▸ DATA FOR THE TASK:
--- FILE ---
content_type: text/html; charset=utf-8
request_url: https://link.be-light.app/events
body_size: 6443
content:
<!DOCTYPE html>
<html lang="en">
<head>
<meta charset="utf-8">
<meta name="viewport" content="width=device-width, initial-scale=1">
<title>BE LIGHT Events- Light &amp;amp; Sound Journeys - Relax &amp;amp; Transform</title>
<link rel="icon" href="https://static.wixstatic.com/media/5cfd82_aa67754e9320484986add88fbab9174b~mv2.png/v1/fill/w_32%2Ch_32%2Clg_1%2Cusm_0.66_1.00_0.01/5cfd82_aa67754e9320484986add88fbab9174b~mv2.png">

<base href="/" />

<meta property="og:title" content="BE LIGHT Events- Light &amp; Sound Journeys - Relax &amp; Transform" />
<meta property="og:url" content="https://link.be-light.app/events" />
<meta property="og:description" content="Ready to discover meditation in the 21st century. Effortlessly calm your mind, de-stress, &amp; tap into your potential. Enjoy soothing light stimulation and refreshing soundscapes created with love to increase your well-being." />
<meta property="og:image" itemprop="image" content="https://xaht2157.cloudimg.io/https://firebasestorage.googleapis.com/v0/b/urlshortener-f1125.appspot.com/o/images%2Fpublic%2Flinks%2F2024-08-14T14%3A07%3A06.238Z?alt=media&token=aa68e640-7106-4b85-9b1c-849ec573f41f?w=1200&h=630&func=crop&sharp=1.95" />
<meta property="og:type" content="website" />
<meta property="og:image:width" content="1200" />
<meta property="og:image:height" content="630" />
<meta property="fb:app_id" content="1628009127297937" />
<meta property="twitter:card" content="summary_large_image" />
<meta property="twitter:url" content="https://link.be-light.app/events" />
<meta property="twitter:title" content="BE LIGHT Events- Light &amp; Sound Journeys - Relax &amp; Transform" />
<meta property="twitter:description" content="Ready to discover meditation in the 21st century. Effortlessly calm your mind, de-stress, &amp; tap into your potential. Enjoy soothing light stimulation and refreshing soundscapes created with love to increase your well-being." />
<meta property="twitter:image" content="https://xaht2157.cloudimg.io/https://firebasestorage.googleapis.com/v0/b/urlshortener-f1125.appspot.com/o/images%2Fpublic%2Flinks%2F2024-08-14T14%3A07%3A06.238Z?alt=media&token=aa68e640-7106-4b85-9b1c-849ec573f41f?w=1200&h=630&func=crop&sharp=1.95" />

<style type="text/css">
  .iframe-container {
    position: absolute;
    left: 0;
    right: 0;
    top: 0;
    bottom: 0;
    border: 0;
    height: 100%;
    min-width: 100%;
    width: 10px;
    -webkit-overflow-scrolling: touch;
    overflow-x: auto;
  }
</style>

▸ TASK GOAL: Please copy every line of the records above in which "html" appears.

▸ EXERCISE ANSWER:
content_type: text/html; charset=utf-8
<!DOCTYPE html>
<html lang="en">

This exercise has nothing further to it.